Poems About God's Word
God's Word will stand forever. Men and demons have tried to discredit or destroy it throughout the ages, but it stands still. Enjoy these poems about God's Word.All efforts to destroy are vain - God's Holy Word will still remain; So hammer on, ye hostile hands, Your hammers break, God's anvil stands. Unknown
***** Poems About God's Word: THE BOOK OF GOD
Thy thoughts are here, my God, Expressed in words divine, The utterance of heavenly lips In every sacred line.
Across the ages they Have reached us from afar, Than the bright gold more golden they, Purer than purest star.
More durable they stand Than the eternal hills; Far sweeter and more musical Than music of earth's rills.
Fairer in their fair hues Than the fresh flowers of earth, More fragrant than the fragrant climes Where odors have their birth.
Each word of thine a gem From the celestial mines, A sunbeam from that holy heaven Where holy sunlight shines.
Thine, thine, this book, though given In man's poor human speech, Telling of things unseen, unheard, Beyond all human reach.
No strength it craves or needs From this world's wisdom vain; No filling up from human wells, Or sublunary rain.

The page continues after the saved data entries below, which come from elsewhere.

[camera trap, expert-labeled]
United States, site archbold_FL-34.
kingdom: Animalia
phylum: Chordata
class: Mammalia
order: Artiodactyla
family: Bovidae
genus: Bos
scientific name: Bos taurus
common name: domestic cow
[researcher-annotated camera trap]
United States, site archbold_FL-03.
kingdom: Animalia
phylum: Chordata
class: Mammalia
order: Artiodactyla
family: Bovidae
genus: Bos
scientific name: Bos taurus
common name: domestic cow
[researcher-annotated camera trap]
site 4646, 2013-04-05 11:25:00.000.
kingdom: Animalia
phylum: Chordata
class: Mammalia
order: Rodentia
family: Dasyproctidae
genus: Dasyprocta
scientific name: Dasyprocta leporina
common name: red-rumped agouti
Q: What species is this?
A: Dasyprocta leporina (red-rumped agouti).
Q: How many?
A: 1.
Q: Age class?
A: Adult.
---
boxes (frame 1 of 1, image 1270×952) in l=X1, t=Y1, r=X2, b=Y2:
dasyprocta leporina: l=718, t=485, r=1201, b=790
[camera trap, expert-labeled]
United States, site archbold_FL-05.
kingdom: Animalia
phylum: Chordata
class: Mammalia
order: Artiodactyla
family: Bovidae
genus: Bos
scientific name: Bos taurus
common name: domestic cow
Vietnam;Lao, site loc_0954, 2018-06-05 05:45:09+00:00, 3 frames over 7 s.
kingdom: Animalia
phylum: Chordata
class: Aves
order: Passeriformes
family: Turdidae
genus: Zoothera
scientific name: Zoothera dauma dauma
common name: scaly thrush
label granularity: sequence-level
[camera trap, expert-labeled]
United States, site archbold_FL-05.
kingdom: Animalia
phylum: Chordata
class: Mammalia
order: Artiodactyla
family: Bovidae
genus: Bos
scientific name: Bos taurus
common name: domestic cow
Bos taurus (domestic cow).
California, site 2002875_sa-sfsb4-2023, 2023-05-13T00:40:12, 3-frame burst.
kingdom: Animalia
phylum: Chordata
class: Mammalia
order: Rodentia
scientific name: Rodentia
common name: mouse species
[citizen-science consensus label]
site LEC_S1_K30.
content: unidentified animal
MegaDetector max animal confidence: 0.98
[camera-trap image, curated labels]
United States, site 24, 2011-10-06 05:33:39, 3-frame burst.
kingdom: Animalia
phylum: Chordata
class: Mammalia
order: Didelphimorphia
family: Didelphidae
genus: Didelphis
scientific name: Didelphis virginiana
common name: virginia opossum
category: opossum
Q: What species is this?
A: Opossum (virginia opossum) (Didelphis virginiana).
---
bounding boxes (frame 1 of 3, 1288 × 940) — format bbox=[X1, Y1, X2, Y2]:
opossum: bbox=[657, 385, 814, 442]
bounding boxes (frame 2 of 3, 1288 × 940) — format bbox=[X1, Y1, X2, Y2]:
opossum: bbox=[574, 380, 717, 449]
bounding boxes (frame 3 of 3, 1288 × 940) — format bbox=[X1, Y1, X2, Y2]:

No light from sons of time, Nor brilliance from its gold; It sparkles with its own glad light, As in the ages old.
A thousand hammers keen, With fiery force and strain, Brought down on it in rage and hate, Have struck this gem in vain.
Against this sea-swept rock Ten thousand storms their will Of foam and rage have wildly spent; It lifts its calm face still.
It standeth and will stand, Without or change or age, The word of majesty and light, The church's heritage.
HORATIUS BONAR
***** HER CREED
She stood before a chosen few, With modest air and eyes of blue; A gentle creature, in whose face Were mingled tenderness and grace.
"You wish to join our fold," they said: "Do you believe in all that's read From ritual and written creed, Essential to our human need?"
A troubled look was in her eyes; She answered, as in vague surprise. As though the sense to her were dim, "I only strive to follow Him."
They knew her life; how, oft she stood, Sweet in her guileless maidenhood, By dying bed, in hovel lone, Whose sorrow she had made her own.
Oft had her voice in prayer been heard, Sweet as the voice of singing bird; Her hand been open in distress; Her joy to brighten and to bless.
Yet still she answered, when they sought To know her inmost earnest thought, With look as of the seraphim, "I only strive to follow Him."
Creeds change as ages come and go; We see by faith, but little know: Perchance the sense was not so dim To her who "strove to follow Him."